- [PASSAGE PROVIDED]
Nut & Spanner Size Reference

Metric and imperial bolt head widths to spanner sizes.

Reference table mapping metric and SAE bolt and nut sizes to the across-flats wrench or spanner size, with thread diameter and the nearest metric/imperial cross-equivalent.

What does across-flats mean?

Across-flats (AF) is the distance between two opposite flat faces of a hexagonal nut or bolt head — the dimension a spanner or socket grips. It is the same as the spanner's nominal size. For example, a standard M10 bolt has a 17 mm across-flats head, so it needs a 17 mm spanner.

Bolt head to spanner size

Picking the right spanner means knowing a bolt’s across-flats head size, which is unrelated to its thread diameter. This reference maps standard metric and imperial bolts and nuts to their across-flats wrench size, and shows the nearest size in the other system for when your toolkit doesn’t match the fastener.

- [STATED TASK 1]
Put the records, from the line containing "What is the distance from" through the end of the records, both ends included, into a JSON list of strings with one string per line and blank lines omitted.
The text and the records are unrelated to each other.

- [PROVIDED RECORDS]
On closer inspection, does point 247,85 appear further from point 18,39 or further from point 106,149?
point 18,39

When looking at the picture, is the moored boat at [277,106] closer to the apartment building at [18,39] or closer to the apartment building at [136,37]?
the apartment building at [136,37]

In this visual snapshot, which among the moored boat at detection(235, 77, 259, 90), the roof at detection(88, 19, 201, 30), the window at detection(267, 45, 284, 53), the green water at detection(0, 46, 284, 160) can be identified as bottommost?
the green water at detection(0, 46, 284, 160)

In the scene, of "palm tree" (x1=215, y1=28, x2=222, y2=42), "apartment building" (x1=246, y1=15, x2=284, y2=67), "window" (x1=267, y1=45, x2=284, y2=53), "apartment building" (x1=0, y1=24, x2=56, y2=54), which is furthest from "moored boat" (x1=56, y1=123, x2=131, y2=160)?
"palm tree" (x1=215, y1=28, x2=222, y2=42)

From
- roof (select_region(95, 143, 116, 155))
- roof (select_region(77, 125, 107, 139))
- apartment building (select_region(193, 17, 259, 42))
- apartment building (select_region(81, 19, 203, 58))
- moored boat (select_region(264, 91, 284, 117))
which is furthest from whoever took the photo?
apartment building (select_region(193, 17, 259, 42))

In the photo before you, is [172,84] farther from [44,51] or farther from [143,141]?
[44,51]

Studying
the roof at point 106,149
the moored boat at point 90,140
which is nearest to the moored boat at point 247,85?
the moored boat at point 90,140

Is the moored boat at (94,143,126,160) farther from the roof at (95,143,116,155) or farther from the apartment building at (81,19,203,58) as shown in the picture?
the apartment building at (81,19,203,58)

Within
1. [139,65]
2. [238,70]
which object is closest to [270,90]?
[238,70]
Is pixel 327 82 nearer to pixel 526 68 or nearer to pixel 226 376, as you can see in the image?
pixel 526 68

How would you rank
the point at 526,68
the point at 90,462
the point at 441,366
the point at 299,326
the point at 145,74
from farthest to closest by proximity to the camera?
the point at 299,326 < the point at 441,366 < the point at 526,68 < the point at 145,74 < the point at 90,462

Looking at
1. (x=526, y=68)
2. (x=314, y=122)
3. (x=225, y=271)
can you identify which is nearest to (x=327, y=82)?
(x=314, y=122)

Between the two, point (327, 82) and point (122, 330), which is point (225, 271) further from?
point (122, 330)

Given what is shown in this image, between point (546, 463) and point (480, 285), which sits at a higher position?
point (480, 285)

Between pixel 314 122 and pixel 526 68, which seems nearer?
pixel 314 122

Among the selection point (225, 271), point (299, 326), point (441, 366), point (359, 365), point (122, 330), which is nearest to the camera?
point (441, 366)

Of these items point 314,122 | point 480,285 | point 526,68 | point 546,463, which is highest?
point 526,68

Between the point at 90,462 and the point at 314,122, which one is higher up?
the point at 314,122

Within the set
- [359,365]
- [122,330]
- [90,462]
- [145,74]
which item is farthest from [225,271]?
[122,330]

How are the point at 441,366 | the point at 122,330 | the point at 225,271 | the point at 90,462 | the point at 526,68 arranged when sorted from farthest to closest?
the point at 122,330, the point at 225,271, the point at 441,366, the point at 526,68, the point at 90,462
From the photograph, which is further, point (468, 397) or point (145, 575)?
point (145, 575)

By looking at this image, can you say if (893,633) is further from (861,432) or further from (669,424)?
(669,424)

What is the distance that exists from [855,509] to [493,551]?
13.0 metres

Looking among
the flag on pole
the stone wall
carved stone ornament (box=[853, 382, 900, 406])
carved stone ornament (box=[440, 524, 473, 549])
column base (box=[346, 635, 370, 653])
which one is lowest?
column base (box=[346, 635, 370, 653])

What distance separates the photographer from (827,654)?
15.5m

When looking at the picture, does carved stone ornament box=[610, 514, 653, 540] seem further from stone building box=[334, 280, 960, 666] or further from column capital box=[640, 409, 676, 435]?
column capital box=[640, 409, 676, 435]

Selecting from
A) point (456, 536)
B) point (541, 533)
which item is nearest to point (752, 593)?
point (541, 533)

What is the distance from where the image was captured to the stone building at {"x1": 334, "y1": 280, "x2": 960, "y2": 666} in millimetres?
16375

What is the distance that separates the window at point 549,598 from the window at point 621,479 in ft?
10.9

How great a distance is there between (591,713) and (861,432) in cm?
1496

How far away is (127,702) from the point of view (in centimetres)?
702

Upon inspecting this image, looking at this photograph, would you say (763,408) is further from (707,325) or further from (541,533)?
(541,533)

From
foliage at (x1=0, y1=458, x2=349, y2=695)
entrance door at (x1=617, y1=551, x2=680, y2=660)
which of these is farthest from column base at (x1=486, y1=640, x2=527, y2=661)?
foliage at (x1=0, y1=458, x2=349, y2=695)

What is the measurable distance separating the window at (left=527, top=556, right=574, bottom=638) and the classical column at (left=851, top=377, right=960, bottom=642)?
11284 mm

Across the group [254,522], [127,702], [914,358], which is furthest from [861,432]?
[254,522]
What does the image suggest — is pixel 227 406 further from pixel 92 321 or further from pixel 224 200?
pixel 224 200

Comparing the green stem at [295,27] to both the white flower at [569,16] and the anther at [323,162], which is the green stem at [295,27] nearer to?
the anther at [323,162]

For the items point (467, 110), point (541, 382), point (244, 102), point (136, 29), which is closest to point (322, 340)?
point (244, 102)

- [STATED TASK 2]
Rewrite the spanner size reference between "Reference table mapping" and "17 mm spanner.", inclusive, replacing "socket" with "box wrench".

- [TASK RESPONSE 1]
[
  "What is the distance from where the image was captured to the stone building at {\"x1\": 334, \"y1\": 280, \"x2\": 960, \"y2\": 666} in millimetres?",
  "16375",
  "What is the distance that separates the window at point 549,598 from the window at point 621,479 in ft?",
  "10.9",
  "How great a distance is there between (591,713) and (861,432) in cm?",
  "1496",
  "How far away is (127,702) from the point of view (in centimetres)?",
  "702",
  "Upon inspecting this image, looking at this photograph, would you say (763,408) is further from (707,325) or further from (541,533)?",
  "(541,533)",
  "From",
  "foliage at (x1=0, y1=458, x2=349, y2=695)",
  "entrance door at (x1=617, y1=551, x2=680, y2=660)",
  "which of these is farthest from column base at (x1=486, y1=640, x2=527, y2=661)?",
  "foliage at (x1=0, y1=458, x2=349, y2=695)",
  "What is the measurable distance separating the window at (left=527, top=556, right=574, bottom=638) and the classical column at (left=851, top=377, right=960, bottom=642)?",
  "11284 mm",
  "Across the group [254,522], [127,702], [914,358], which is furthest from [861,432]?",
  "[254,522]",
  "What does the image suggest — is pixel 227 406 further from pixel 92 321 or further from pixel 224 200?",
  "pixel 224 200",
  "Comparing the green stem at [295,27] to both the white flower at [569,16] and the anther at [323,162], which is the green stem at [295,27] nearer to?",
  "the anther at [323,162]",
  "For the items point (467, 110), point (541, 382), point (244, 102), point (136, 29), which is closest to point (322, 340)?",
  "point (244, 102)"
]

- [TASK RESPONSE 2]
Reference table mapping metric and SAE bolt and nut sizes to the across-flats wrench or spanner size, with thread diameter and the nearest metric/imperial cross-equivalent.

What does across-flats mean?

Across-flats (AF) is the distance between two opposite flat faces of a hexagonal nut or bolt head — the dimension a spanner or box wrench grips. It is the same as the spanner's nominal size. For example, a standard M10 bolt has a 17 mm across-flats head, so it needs a 17 mm spanner.